◆ TEXTO SELECCIONADO

══════════

Con seis meses en el cargo, el presidente de la Suprema Corte de Justicia de la Nación (SCJN), Hugo Aguilar Ortiz, afirmó que ya concluyó la curva de aprendizaje, por lo que las determinaciones de los ministros ya no aceptarán errores.
"La curva de aprendizaje se cumplió desde antes de septiembre; nosotros empezamos a trabajar desde junio y llegamos a la Corte con bastantes datos e información, y hemos trabajado fuerte. La curva de aprendizaje se cumplió antes de llegar". Compartió.
El ministro también rechazó que el golpeteo mediático y las críticas en redes sociales hayan debilitado a la Corte; al contrario, aseguró que la fortalecen.
"De ninguna manera. Las críticas en redes y medios no nos han debilitado. Yo estoy a gusto de que la opinión pública y los medios estén atentos a las acciones de la Corte, y la Corte siempre va a estar abierta al escrutinio público de todos".

══════════

◆ EXTRACTO DE DATOS

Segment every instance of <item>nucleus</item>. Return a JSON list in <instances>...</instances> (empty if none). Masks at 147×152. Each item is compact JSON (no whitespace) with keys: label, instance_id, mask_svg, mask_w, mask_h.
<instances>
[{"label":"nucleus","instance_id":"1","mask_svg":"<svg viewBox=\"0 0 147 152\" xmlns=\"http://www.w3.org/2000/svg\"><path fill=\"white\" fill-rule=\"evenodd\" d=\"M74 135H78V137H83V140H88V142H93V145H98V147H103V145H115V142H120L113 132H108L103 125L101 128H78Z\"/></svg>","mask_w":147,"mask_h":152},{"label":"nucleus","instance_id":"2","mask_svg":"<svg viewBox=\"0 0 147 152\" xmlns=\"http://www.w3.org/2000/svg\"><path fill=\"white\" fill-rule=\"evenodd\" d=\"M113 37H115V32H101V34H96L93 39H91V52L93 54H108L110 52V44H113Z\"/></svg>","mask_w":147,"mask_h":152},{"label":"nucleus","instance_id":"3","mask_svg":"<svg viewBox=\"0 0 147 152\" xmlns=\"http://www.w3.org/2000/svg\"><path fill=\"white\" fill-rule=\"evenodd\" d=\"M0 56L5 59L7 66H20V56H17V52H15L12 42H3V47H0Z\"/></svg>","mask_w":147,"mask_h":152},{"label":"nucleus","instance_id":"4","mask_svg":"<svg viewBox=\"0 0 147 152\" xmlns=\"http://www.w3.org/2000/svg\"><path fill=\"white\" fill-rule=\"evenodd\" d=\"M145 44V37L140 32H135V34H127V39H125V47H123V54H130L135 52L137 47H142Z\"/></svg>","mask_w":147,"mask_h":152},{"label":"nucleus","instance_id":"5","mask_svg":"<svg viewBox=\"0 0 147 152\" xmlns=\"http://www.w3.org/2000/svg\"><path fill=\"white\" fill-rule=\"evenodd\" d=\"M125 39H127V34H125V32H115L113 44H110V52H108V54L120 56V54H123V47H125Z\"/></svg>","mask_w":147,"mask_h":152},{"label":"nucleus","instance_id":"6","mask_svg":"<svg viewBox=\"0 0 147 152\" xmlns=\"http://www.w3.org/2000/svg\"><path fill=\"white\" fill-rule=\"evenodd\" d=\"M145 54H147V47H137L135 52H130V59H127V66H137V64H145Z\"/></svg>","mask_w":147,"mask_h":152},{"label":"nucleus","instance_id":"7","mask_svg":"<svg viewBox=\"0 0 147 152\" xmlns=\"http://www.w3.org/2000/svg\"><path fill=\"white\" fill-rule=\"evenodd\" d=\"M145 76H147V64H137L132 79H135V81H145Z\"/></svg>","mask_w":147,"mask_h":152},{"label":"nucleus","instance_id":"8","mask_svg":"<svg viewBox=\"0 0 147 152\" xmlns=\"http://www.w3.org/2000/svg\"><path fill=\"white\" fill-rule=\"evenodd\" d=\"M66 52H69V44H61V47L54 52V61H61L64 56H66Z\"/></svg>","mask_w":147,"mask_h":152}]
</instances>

══════════

◆ QUÉ SE PIDE
1. Resume la nota sobre el presidente de la Suprema Corte en dos oraciones.
2. Edita, por favor, el fragmento de la nota comprendido entre "Con seis meses" y "no aceptarán errores.", ambos incluidos, y reemplaza "seis meses" por "medio año".

◆ RESPUESTAS
1. A seis meses en el cargo, el presidente de la SCJN, Hugo Aguilar Ortiz, afirmó que la curva de aprendizaje ya concluyó, pues los ministros empezaron a trabajar desde junio, y que sus determinaciones ya no aceptarán errores. También rechazó que las críticas en medios y redes sociales hayan debilitado a la Corte y aseguró que, al contrario, la fortalecen, y que la Corte siempre estará abierta al escrutinio público.

2.
Con medio año en el cargo, el presidente de la Suprema Corte de Justicia de la Nación (SCJN), Hugo Aguilar Ortiz, afirmó que ya concluyó la curva de aprendizaje, por lo que las determinaciones de los ministros ya no aceptarán errores.